======== SUPPLIED PASSAGE ========

Indoor air quality in schools and daycare environments can affect millions of people including students and staff. In the US, more than 50 million children are enrolled in public and private schools, and more than half of the children ages 3–5 have attended center-based childcare programs over the past decade.53
Asthma and allergies are important public health concerns, not only in terms of health care costs but also in terms of lost productivity and reduced quality of life. For example, asthma and allergies account for more than 16 million missed school days per year in the US.54, 55
Among school-aged children, asthma is the leading cause for absenteeism and can influence a child's academic performance and ability to participate in school related activities.56
Importantly, the burden of asthma in schools extends beyond children; a recent report suggests that asthma within the educational services industry is an occupational health problem, particularly among teachers and teacher's aids.57
Although people tend to spend the majority of their time at home,58
allergen exposures can be encountered in environments other than the home. Schools and daycare centers, where children and teachers spend a large part of their time, may be important sites for indoor allergen exposures. Especially for younger children, the timing of exposure can be critical because IgE-mediated sensitivity to specific aeroallergens develops in early childhood.59
In daycare and elementary school classrooms, which often have a variety of potential allergen reservoirs (e.g., upholstered furniture, pillows, stuffed animals and toys), exposure levels may be higher than in middle and high school classrooms.16, 26
Moreover, the disturbance of allergen reservoirs is more likely because children at younger ages are more physically active.
Remarkably few studies to date have evaluated the relationship between asthma and allergy related outcomes and indoor allergen exposures in school and daycare environments. Most studies that assessed allergen exposures in these environments were primarily designed to determine exposure characteristics. Although some studies reported prevalence rates for atopic outcomes, few studies used multivariate analysis to investigate relationships between health outcomes and exposures. Only a small number of the reviewed studies assessed allergen levels simultaneously in school and home environments (Tables E1-E5).
In schools and daycares where occupant density is high, the magnitude of indirect exposure to pet allergens may be sufficient to induce or maintain symptoms. Indeed, several Swedish studies have suggested that indirect exposure to cat and dog allergens in schools may influence asthma morbidity.25, 60, 61
In a recent study, asthmatic children who had diagnosed cat allergy, but did not report any direct contact with pets, were evaluated after they returned to school following summer break. Those children who attended classes where more than 18% of the students owned cat(s) reported significantly decreased peak expiratory flow rates, more asthma symptom days, and increased use of asthma medication than children who attended classes with fewer cat owners (≤ 18%).60
Another study demonstrated that asthmatic children with cat and dog sensitivity had significantly increased bronchial reactivity to inhaled methacholine after one school week.61
In this study, concentrations of cat and dog allergens were found higher in school dust than in dust collected from children's homes, suggesting greater exposure in school than in home. Among Swedish schoolchildren, cat allergen levels in dust samples have also been associated with the incidence of asthma diagnosis.32
Recently, a German study examined whether exposure to cat allergen in the school environment was associated with allergic sensitization rates.62
Among school-aged children who did not have regular contact with cats, cat-specific sensitization rates increased with in a dose-response fashion, depending on the percentages of students in class or school reporting regular contact with cats.

========

→ **ACTIONS TO TAKE**:
• A. According to the passage on allergen exposure in schools and daycare centers, why can the timing of exposure be critical for younger children?
• B. Continue the passage on allergen exposure in schools and daycare centers from where it ends.

======== RECORDS ========

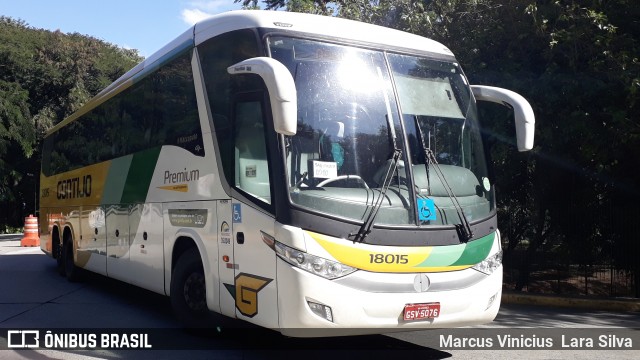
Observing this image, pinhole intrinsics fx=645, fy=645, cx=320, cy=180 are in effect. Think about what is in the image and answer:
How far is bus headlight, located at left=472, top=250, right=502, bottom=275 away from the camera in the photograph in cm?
642

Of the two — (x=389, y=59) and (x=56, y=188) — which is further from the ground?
(x=389, y=59)

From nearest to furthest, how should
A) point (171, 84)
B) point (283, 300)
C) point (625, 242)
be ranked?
1. point (283, 300)
2. point (171, 84)
3. point (625, 242)

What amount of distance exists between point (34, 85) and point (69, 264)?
27940mm

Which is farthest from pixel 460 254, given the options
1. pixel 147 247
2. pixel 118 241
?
pixel 118 241

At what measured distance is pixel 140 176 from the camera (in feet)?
31.1

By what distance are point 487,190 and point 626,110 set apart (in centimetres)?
627

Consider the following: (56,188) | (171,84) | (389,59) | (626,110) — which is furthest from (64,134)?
(626,110)

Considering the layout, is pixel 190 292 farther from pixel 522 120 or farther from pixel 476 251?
pixel 522 120

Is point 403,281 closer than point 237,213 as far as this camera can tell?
Yes

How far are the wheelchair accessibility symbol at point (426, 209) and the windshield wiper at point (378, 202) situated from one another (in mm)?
367

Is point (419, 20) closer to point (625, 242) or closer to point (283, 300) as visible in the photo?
point (625, 242)

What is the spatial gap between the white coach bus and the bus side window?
0.7 inches

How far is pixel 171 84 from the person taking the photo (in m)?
8.51

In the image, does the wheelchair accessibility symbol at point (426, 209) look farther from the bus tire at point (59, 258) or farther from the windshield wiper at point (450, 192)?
the bus tire at point (59, 258)
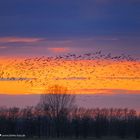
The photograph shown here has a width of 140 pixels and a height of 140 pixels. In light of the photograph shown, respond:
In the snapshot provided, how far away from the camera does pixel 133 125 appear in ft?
643

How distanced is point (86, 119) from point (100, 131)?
54.1 ft

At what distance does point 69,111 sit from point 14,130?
15.0 m

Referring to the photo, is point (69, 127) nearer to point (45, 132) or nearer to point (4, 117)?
point (45, 132)

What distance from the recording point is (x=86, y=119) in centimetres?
19788

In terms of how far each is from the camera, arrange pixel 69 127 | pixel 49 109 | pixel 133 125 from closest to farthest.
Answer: pixel 49 109 → pixel 69 127 → pixel 133 125

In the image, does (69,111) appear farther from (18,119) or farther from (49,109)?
(18,119)

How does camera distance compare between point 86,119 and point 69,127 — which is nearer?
point 69,127

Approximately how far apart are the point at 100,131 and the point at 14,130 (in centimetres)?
2584

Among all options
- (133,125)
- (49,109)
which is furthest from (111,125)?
(49,109)

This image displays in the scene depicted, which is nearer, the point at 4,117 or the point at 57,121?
the point at 57,121

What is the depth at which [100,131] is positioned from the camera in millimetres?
181875

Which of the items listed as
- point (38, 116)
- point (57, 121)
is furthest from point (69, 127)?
point (38, 116)

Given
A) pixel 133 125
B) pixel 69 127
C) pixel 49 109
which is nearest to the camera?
pixel 49 109

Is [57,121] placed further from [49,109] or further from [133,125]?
[133,125]
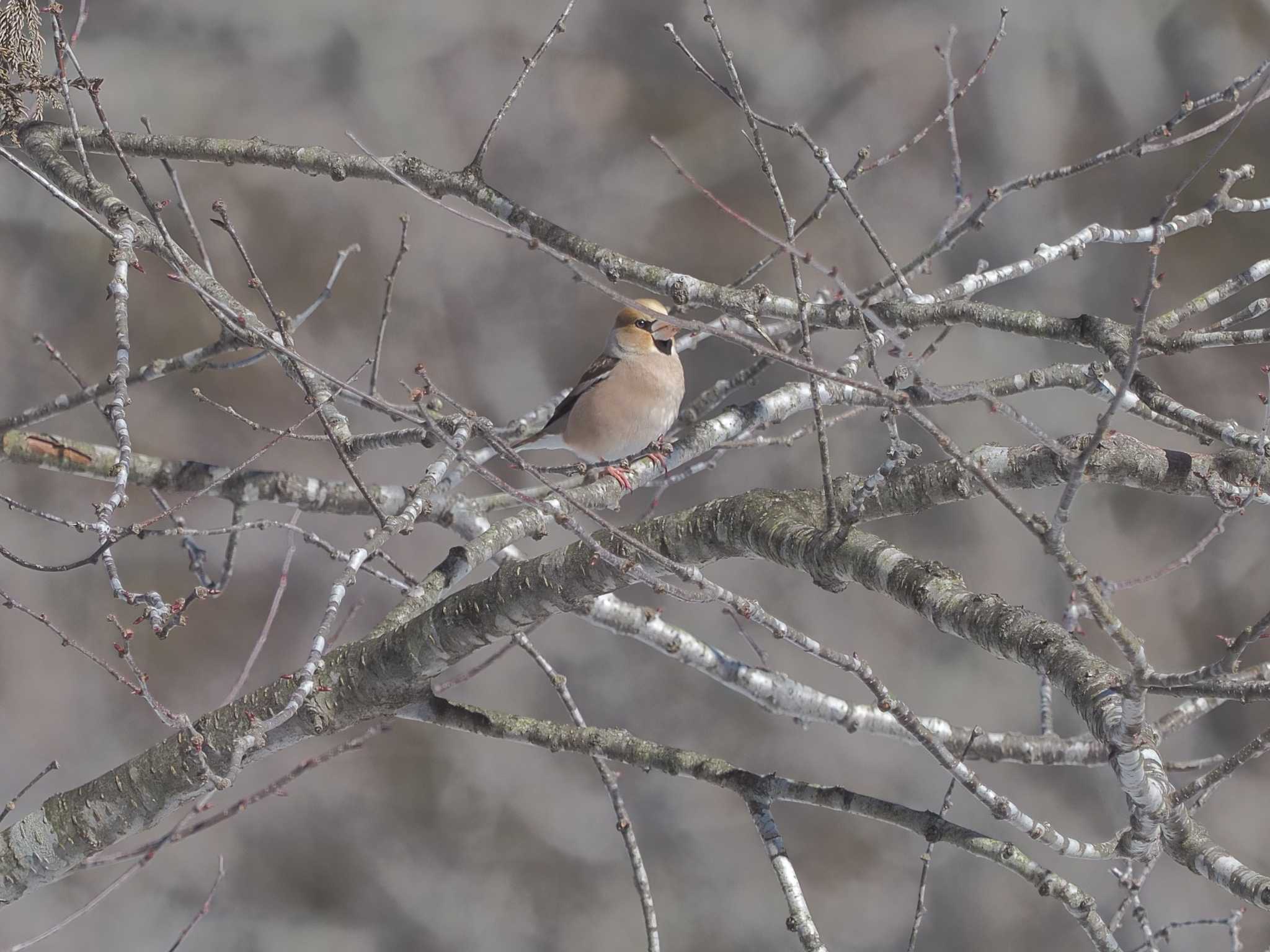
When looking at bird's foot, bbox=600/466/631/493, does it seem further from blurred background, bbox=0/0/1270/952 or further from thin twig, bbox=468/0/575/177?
blurred background, bbox=0/0/1270/952

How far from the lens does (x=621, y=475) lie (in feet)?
3.61

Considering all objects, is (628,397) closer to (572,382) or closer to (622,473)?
(622,473)

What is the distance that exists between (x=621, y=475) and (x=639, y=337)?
30 cm

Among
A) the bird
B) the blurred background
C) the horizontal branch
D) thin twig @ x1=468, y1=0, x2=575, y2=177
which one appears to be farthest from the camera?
the blurred background

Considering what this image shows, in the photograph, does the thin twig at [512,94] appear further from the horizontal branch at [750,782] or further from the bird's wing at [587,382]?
the horizontal branch at [750,782]

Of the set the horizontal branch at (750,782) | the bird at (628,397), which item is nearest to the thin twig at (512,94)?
the bird at (628,397)

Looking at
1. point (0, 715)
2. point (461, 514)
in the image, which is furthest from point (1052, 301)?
point (0, 715)

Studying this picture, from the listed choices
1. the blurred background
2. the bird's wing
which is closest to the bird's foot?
the bird's wing

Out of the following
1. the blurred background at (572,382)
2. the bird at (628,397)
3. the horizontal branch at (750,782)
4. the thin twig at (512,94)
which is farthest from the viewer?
the blurred background at (572,382)

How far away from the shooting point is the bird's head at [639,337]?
1.28 metres

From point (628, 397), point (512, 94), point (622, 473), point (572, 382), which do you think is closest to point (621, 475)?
point (622, 473)

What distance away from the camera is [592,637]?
1.87 m

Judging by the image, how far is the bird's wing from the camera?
129 cm

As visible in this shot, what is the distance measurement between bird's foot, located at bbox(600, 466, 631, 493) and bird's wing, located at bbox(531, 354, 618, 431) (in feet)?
0.59
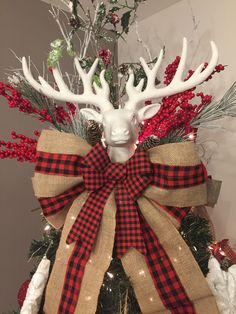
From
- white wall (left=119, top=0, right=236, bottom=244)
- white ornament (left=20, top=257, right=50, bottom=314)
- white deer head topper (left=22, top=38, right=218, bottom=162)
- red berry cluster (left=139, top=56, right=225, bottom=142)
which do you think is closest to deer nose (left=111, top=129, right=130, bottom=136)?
white deer head topper (left=22, top=38, right=218, bottom=162)

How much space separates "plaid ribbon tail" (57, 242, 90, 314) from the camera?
485 millimetres

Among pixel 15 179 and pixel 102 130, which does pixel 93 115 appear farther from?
pixel 15 179

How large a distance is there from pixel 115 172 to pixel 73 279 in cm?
20

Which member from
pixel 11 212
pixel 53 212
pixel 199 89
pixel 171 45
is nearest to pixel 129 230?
pixel 53 212

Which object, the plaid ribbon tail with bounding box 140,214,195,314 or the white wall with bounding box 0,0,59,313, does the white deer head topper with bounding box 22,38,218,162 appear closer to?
the plaid ribbon tail with bounding box 140,214,195,314

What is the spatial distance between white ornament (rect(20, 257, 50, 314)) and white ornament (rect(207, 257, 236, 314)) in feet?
0.97

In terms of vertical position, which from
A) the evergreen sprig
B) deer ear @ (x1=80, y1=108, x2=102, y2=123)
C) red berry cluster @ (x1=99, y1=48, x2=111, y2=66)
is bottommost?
deer ear @ (x1=80, y1=108, x2=102, y2=123)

========

→ **ANSWERS**:
• A. The timing of exposure can be critical for younger children because IgE-mediated sensitivity to specific aeroallergens develops in early childhood.

• B.
In the US, only one study has examined asthma prevalence in relation to the presence of common indoor allergens in the school environment. This study found a positive correlation between asthma prevalence rates and levels of cockroach allergen in schools.18
Over the past decades, numerous studies have reported positive associations between respiratory morbidity (e.g., asthma) and exposure to fungi in indoor environments,63, 64
including schools and daycare centers.65-68
However, the underlying mechanisms for the observed health effects are not well characterized. Although fungal allergens can induce IgE-mediated hypersensitivity, 69
exposure to fungi may also induce non-IgE-mediated inflammatory and immunological processes; particulates derived from fungi not only contain allergens but also contain a variety of biologically active molecules (e.g., β-1,3-glucans).3, 70
It has also been suggested that fungal exposure may promote adjuvant effects on allergic immune responses.71
In summary, although published studies demonstrate the importance of the school environment, the relationship between allergic respiratory diseases and indoor allergen exposures in schools and daycares is not well characterized. Although studies suggest that exposure to pet allergens in schools may influence asthma morbidity, studies provide limited information on whether exposures to indoor allergens in schools and daycares contribute to the development of allergic sensitization and asthma.